Metabolic Risk Score and Cancer Risk: Pooled Analysis of Seven Cohorts

Tanja Stocks et al. Int J Epidemiol. .
Free PMC article

Abstract

Background: There are few data on the joint influence of metabolic factors on risk of separate cancers.

Methods: We analysed data on body mass index, blood pressure and plasma levels of glucose, total cholesterol and triglycerides from seven European cohorts comprising 564 596 men and women with a mean age of 44 years. We weighted those factors equally into a standardized metabolic risk score [MRS, mean = 0, standard deviation (SD) = 1], with an individual's level indicated as SDs from the sex- and cohort-specific means. Cancer hazard ratios were calculated by Cox regression with age as timescale and with relevant adjustments including smoking status. All statistical tests were two-sided.
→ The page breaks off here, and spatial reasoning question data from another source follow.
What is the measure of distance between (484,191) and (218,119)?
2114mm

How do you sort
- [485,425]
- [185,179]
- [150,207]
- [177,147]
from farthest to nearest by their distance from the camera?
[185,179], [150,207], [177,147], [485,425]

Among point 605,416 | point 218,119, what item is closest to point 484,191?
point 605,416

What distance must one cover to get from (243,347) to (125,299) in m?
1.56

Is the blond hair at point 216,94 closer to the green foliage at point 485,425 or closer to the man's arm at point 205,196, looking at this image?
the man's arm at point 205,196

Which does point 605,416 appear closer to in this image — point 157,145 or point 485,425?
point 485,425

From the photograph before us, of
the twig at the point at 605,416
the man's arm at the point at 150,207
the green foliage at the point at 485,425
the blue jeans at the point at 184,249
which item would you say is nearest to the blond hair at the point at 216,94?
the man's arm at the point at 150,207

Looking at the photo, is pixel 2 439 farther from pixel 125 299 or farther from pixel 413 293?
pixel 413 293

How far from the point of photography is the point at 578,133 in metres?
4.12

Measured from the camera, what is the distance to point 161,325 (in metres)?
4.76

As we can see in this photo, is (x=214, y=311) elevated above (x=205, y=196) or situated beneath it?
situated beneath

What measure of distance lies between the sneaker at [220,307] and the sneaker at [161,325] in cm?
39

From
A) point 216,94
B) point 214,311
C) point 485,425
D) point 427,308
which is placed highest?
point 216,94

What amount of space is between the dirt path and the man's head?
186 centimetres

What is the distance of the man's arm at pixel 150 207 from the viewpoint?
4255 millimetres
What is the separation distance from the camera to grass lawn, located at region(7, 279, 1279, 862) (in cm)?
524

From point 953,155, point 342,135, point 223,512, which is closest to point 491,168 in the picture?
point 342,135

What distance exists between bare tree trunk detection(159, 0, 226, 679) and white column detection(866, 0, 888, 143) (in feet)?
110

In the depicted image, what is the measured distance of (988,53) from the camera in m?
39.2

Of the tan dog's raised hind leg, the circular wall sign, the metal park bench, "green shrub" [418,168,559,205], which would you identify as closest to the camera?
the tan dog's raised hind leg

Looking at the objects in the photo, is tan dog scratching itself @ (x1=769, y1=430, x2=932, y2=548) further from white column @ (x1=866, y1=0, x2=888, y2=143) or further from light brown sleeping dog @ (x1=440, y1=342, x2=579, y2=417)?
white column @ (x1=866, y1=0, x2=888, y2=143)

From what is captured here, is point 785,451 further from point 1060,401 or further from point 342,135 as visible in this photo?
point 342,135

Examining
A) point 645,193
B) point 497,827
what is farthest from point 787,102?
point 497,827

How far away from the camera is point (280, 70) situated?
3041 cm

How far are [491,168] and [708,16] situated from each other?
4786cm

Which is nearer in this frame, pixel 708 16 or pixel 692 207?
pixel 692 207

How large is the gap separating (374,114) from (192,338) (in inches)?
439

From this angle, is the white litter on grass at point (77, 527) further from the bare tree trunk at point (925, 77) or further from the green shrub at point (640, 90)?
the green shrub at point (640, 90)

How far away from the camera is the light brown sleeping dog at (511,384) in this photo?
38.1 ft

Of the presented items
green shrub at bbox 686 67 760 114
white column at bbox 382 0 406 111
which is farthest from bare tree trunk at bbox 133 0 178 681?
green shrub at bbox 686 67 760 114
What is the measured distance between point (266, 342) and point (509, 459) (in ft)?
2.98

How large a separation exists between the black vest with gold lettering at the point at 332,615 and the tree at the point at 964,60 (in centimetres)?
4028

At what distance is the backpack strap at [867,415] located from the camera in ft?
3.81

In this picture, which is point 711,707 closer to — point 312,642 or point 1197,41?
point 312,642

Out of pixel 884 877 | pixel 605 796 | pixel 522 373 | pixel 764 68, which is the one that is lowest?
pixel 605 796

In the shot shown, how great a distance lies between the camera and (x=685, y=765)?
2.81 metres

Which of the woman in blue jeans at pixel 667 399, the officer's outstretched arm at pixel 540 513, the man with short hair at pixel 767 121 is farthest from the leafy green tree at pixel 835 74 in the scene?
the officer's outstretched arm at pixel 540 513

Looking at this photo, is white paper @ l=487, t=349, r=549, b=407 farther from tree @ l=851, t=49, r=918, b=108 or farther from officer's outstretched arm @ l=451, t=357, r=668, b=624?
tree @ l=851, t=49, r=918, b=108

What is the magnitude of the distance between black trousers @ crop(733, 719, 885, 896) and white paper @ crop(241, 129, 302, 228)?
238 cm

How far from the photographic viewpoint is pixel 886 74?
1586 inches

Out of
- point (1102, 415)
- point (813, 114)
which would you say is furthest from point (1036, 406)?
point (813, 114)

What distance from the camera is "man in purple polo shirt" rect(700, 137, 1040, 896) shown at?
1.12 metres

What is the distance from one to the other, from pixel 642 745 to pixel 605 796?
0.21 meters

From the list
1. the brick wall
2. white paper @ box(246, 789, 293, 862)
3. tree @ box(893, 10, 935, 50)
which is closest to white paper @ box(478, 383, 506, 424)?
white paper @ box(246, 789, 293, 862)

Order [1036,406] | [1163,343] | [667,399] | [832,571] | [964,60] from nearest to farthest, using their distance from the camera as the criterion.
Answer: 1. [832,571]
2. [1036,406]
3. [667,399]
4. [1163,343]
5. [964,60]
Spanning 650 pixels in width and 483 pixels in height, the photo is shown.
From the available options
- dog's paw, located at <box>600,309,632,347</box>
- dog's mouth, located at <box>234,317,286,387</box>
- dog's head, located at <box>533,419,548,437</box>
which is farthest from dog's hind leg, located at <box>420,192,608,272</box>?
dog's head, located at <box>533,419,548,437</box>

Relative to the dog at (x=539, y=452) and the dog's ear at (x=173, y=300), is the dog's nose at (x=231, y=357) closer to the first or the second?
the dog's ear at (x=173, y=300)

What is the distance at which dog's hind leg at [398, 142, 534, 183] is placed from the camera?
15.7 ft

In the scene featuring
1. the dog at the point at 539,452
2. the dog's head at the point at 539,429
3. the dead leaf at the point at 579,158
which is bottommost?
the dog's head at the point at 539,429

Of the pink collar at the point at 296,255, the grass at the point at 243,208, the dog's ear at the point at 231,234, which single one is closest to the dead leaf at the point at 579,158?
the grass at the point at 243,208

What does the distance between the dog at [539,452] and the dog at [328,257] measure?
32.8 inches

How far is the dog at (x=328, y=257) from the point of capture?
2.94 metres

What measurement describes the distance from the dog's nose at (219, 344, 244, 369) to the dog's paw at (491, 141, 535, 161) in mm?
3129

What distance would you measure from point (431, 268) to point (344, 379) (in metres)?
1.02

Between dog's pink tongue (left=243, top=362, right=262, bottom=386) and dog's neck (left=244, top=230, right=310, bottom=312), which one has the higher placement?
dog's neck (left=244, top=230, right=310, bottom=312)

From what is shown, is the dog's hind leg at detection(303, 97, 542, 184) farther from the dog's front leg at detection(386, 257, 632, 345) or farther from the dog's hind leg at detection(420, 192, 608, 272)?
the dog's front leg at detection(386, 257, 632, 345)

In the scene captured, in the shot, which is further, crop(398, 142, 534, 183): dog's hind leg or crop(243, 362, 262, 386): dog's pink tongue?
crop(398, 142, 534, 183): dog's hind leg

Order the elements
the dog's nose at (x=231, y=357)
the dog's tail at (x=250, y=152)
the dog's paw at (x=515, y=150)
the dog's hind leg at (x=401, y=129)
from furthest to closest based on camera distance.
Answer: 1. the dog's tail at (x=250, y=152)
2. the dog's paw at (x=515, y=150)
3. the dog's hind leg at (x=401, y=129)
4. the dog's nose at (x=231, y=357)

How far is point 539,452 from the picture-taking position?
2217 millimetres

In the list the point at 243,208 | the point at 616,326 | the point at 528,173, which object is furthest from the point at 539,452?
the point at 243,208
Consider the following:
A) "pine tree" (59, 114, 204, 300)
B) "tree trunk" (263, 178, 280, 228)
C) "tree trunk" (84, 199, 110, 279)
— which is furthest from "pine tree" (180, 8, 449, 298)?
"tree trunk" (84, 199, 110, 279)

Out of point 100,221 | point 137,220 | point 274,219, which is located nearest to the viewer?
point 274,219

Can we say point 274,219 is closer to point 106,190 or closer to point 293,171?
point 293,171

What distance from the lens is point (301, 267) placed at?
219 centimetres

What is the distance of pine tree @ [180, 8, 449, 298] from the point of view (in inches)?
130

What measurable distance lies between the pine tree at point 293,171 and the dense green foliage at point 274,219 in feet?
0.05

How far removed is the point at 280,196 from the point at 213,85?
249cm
Results: During a mean follow-up of 12 years, 21 593 men and 14 348 women were diagnosed with cancer. MRS was linearly and positively associated with incident cancer in total and at sites (P < 0.05). In men, risk per SD MRS was increased by 43% (95% confidence interval: 27-61) for renal cell cancer, 43% (16-76) for liver cancer, 29% (20-38) for colon cancer, 27% (5-54) for oesophageal cancer, 20% (9-31) for rectal cancer, 19% (4-37) for leukaemias, 15% (1-30) for oral cancer and 10% (2-19) for bladder cancer. In women, risk increases per SD MRS were 56% (42-70) for endometrial cancer, 53% (29-81) for pancreatic cancer, 40% (16-67) for renal cell cancer, 27% (9-47) for cervical cancer and 17% (3-32) for rectal cancer.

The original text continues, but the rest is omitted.